TASK DIRECTIONS
Return all of the data below line for line, with no changes.
>>>
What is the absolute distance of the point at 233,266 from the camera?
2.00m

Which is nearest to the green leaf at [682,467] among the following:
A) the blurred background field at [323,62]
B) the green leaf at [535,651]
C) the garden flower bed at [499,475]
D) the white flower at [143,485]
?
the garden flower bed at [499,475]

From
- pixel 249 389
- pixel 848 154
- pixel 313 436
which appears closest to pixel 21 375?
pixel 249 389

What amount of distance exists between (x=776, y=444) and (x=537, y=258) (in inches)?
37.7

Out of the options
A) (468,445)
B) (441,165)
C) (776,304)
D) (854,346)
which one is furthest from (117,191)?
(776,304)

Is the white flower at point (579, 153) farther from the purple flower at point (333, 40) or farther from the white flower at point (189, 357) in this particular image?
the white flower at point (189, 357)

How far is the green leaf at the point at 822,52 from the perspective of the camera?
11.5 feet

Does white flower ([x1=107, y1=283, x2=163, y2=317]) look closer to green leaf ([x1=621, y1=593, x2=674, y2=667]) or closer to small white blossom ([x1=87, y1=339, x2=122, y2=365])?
<<<
FULL RESPONSE
What is the absolute distance of the point at 233,266 from the camera?
2.00m

Which is nearest to the green leaf at [682,467] among the following:
A) the blurred background field at [323,62]
B) the green leaf at [535,651]
C) the garden flower bed at [499,475]
D) the white flower at [143,485]
?
the garden flower bed at [499,475]

From
- pixel 249 389
- pixel 848 154
- pixel 313 436
which appears closest to pixel 21 375?
pixel 249 389

What amount of distance exists between (x=776, y=444) and (x=537, y=258) (in inches)?
37.7

Out of the options
A) (468,445)
B) (441,165)
C) (776,304)
D) (854,346)
which one is furthest from (117,191)?
(776,304)

Is the white flower at point (579, 153) farther from the purple flower at point (333, 40) or farther from the white flower at point (189, 357) in this particular image?
the white flower at point (189, 357)

How far is the green leaf at the point at 822,52 from the perspective of the camera?
11.5 feet

Does white flower ([x1=107, y1=283, x2=163, y2=317]) look closer to green leaf ([x1=621, y1=593, x2=674, y2=667]) or closer to small white blossom ([x1=87, y1=339, x2=122, y2=365])?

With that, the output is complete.